The Symptoms of Perimenopause
During perimenopause, the estrogen (female sex hormones) levels go up and down unsteadily as the body tries to adjust itself to the changes.
The other reproductive hormones, progesterone and testosterone, also undergo instable vacillations and all these hormonal fluctuations then affect the menstrual cycles and may cause them to be unusually long or short and the blood flow can vary from extremely light to frighteningly heavy. The ovaries and their production of eggs are also affected by the hormonal changes and thus some menstrual cycles do not include ovulation. So, women during the perimenopausal time period can still become pregnant but only during the cycles in which ovulation occurs.

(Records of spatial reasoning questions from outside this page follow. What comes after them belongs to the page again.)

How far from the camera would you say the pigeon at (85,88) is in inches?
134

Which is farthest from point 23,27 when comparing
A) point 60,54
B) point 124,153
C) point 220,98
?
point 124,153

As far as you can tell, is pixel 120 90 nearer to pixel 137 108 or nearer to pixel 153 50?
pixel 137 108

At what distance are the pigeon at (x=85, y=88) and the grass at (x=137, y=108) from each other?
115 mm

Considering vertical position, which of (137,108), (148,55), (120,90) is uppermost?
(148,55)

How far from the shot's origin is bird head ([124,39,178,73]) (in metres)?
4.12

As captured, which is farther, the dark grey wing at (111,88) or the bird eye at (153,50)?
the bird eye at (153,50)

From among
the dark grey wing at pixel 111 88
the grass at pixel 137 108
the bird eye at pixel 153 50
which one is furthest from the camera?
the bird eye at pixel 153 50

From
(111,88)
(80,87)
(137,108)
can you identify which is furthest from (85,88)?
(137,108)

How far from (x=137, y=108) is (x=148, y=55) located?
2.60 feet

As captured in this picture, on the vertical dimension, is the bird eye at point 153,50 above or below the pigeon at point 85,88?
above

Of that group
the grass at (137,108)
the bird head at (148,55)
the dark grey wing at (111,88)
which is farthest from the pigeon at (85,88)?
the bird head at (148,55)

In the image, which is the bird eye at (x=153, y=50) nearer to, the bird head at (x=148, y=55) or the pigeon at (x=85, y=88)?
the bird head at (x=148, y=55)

Likewise, during the perimenopause years many women’s bodies go through various changes which include weight gain that is typically most apparent in their lower abdomens, buttocks and thighs. But the list of symptoms of perimenopause does not end there as it may also include the following additional ones:
1. Hot Flashes.
Hot flashes are sudden rises of body temperatures which affect approximately 65 to 75 percent of women during perimenopause and on through menopause and beyond. Most hot flashes occur during the night and lead to night sweating but they often occur throughout the day, as well.
2. Sleep Disturbances.
Erratic sleep disturbances are often caused by the hot flashes and the night sweats but such disturbances can also occur without them.
3. Mood Swings.
The mood swings can vary from one minute to the next and they often include irritability and depression as well as shortness of tempted and anxiety.
4. Vaginal Dryness.
Decreased levels of estrogen cause the tissues of the vagina to dry up and lose the suppleness it had in earlier years. This may, therefore, lead to painful sexual encounters. In addition, diminished estrogen may also leave the vagina more susceptible to infections.
5. Urinary Incontinence.
Reduced levels of estrogen may weaken the muscles which control the bladder and may lead to urinary incontinence as well as more frequent bladder infections.
6. Sexual Functionality.
Sexual desire and arousal may ebb during this turbulent time of a woman’s life.

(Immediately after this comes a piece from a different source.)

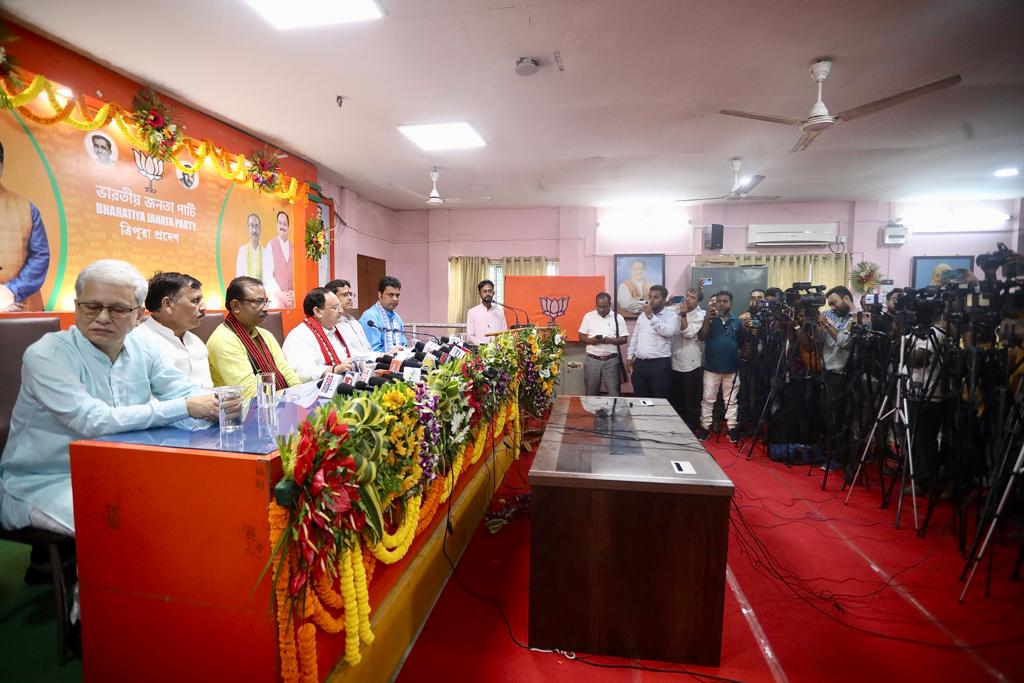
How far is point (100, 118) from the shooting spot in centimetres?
318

Declined levels of estrogen lead to bone loss and may eventually result, if untreated, to osteoporosis which weakens bones and makes them easily breakable.
8. Cholesterol Changes.
Low estrogen levels often increase the bad cholesterol (LDL) while decreasing the good cholesterol (HDL). These changes can then lead to heart disease.

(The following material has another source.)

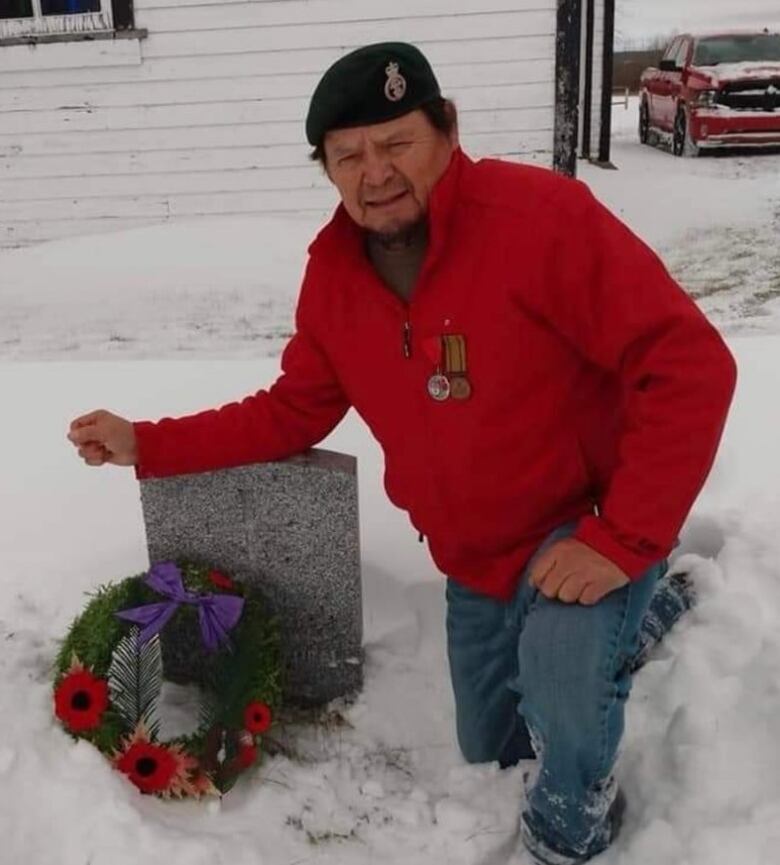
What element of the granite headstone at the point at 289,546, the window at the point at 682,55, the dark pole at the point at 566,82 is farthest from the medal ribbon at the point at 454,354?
the window at the point at 682,55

As mentioned earlier, perimenopause is not a disease that needs to be treated but its symptoms can be relieved with oral contraceptives or progestin therapy which may restore regularity in the menstrual cycles as well as reduce hot flashes and vaginal dryness. If the monthly periods produce extremely heavy bleeding, endometrial ablation may prove to be effective. Furthermore, well balanced nutrition with plenty of fresh fruits, vegetable and whole grains; vitamin and mineral supplements, especially vitamin D and calcium; avoiding tobacco, alcohol and caffeine; a daily routine of exercise and stress management can all be crucially helpful.